Häufig gestellte Fragen

Was ist die Brinell-Härtezahl (BHN oder HB)?
Die Brinell-Härtezahl ist ein Zahlenwert, der den Widerstand eines Materials gegen Eindrücken beschreibt. Sie wird berechnet, indem die aufgebrachte Last (in kgf) durch die gekrümmte Oberfläche des kugelförmigen Eindrucks (in mm²) geteilt wird. Ein höherer BHN-Wert bedeutet ein härteres Material. Stahl liegt typischerweise zwischen 100 und 500 HB, Aluminiumlegierungen meist zwischen 20 und 150 HB.
Worin unterscheiden sich Brinell (HB), Vickers (HV) und Rockwell (HR)?

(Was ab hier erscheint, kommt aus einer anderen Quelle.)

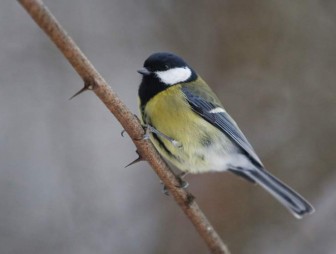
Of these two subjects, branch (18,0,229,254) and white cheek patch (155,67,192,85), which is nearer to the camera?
branch (18,0,229,254)

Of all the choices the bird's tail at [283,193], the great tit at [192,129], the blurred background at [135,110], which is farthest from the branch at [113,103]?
the blurred background at [135,110]

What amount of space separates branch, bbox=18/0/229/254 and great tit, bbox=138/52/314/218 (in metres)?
0.40

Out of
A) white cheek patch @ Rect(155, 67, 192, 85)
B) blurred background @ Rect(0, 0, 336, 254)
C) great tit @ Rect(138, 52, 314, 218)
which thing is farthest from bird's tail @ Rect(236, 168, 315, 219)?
blurred background @ Rect(0, 0, 336, 254)

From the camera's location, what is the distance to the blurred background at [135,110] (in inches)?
104

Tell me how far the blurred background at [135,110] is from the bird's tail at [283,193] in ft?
2.02

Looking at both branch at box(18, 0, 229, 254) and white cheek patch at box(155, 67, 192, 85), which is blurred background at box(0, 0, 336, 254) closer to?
white cheek patch at box(155, 67, 192, 85)

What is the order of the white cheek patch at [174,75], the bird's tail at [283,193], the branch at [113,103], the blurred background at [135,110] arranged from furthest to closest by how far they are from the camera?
the blurred background at [135,110] < the white cheek patch at [174,75] < the bird's tail at [283,193] < the branch at [113,103]

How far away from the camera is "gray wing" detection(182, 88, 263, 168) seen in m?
2.07

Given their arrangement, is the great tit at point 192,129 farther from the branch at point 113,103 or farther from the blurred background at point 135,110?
the blurred background at point 135,110

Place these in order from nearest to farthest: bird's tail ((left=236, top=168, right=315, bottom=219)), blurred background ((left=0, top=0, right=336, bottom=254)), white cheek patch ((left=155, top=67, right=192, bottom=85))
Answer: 1. bird's tail ((left=236, top=168, right=315, bottom=219))
2. white cheek patch ((left=155, top=67, right=192, bottom=85))
3. blurred background ((left=0, top=0, right=336, bottom=254))

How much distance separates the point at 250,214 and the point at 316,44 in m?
1.21

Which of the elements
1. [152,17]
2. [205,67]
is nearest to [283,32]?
[205,67]

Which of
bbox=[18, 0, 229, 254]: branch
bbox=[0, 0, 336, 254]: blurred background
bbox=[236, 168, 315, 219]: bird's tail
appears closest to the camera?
bbox=[18, 0, 229, 254]: branch

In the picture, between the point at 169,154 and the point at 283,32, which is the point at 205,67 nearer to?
the point at 283,32
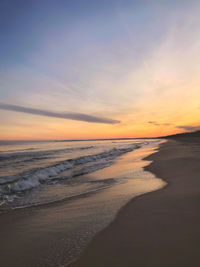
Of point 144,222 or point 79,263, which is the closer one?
point 79,263

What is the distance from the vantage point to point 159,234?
2.60 meters

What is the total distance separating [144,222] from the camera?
3.07m

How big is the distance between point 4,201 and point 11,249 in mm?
3561

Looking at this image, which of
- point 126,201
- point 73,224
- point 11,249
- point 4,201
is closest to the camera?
point 11,249

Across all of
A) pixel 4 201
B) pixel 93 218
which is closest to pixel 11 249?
pixel 93 218

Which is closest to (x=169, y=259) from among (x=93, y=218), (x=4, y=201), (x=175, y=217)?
(x=175, y=217)

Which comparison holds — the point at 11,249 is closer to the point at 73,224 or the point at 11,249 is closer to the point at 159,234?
the point at 73,224

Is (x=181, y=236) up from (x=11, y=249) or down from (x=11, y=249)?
up

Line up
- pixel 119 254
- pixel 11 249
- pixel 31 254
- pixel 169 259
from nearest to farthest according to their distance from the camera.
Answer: pixel 169 259
pixel 119 254
pixel 31 254
pixel 11 249

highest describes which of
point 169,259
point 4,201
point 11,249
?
point 169,259

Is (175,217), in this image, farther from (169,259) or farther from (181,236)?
(169,259)

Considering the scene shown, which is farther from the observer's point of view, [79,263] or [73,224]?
[73,224]

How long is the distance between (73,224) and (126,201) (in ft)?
5.26

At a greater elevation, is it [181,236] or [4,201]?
[181,236]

Alle drei Verfahren messen Eindruckhärte, unterscheiden sich aber in Form des Eindringkörpers, aufgebrachter Last und Messmethode. Brinell verwendet eine große Kugel und misst den Eindruckdurchmesser — ideal für grobkörnige Werkstoffe. Vickers verwendet eine Diamantpyramide und misst die Diagonallänge — gut für dünne Querschnitte und einen großen Härtebereich. Rockwell misst die Eindringtiefe und zeigt sie direkt auf einer Skala an — am schnellsten für die Serienprüfung. Für Stahl gilt bei Werten unter etwa 400 grob HB ≈ HV, und HB ≈ 10 × HRC ist eine Faustregel.
Warum muss der Eindruckdurchmesser kleiner als der Kugeldurchmesser sein?
Die Brinell-Formel setzt voraus, dass der Eindruck eine Kugelkappe ist — ein Teil einer Kugel mit demselben Radius wie die Kugel selbst. Wenn der Eindruckdurchmesser dem Kugeldurchmesser entspricht oder ihn überschreitet, wäre die Kugel unter normalen Prüfbedingungen über ihren Äquator hinaus in das Material eingesunken; das ist physikalisch unmöglich und deutet auf ein extrem weiches Material, einen falschen Messwert oder einen Eingabefehler hin.
Wie wird der Eindruckdurchmesser in der Praxis gemessen?
Nach dem Entfernen der Last wird der kreisförmige Eindruck mit einem Niedervergrößerungsmikroskop mit kalibriertem Fadenkreuz gemessen, typischerweise mit einer Genauigkeit von ±0.02 mm. Zur Berücksichtigung einer leichten Elliptizität werden zwei Messungen im rechten Winkel über den Eindruck hinweg genommen und gemittelt. Der Eindruck muss frei von Oberflächenfehlern sein, und das Prüfstück muss eben sowie mindestens 10-mal so dick wie die Eindringtiefe sein.
Welche Last und Kugelgröße sollte ich für mein Material verwenden?
Das Verhältnis F/D² sollte so gewählt werden, dass ein Eindruckdurchmesser zwischen 0.24D und 0.6D entsteht, um gültige Ergebnisse zu erhalten. Verwenden Sie F/D² = 30 (3000 kgf / 10-mm-Kugel) für Stähle und Gusseisen; F/D² = 10 (1000 kgf / 10-mm-Kugel) für Kupfer, Messing und Aluminium; F/D² = 5 (500 kgf / 10-mm-Kugel) für Leichtlegierungen und Lagerwerkstoffe. ASTM E10 enthält den vollständigen Auswahlleitfaden.
Kann Brinell-Härte in Zugfestigkeit umgerechnet werden?
Ja, für Kohlenstoff- und niedrig legierte Stähle gibt es eine bewährte empirische Beziehung: UTS (MPa) ≈ 3.45 × BHN, gültig im Bereich 100–400 HB. Diese Näherung wird in Gießereien für schnelle Qualitätskontrollen eingesetzt. Für nichtrostende Stähle, Nichteisenlegierungen und Gusseisen ist die Umrechnung weniger zuverlässig; hier sollten spezielle Umrechnungstabellen verwendet werden.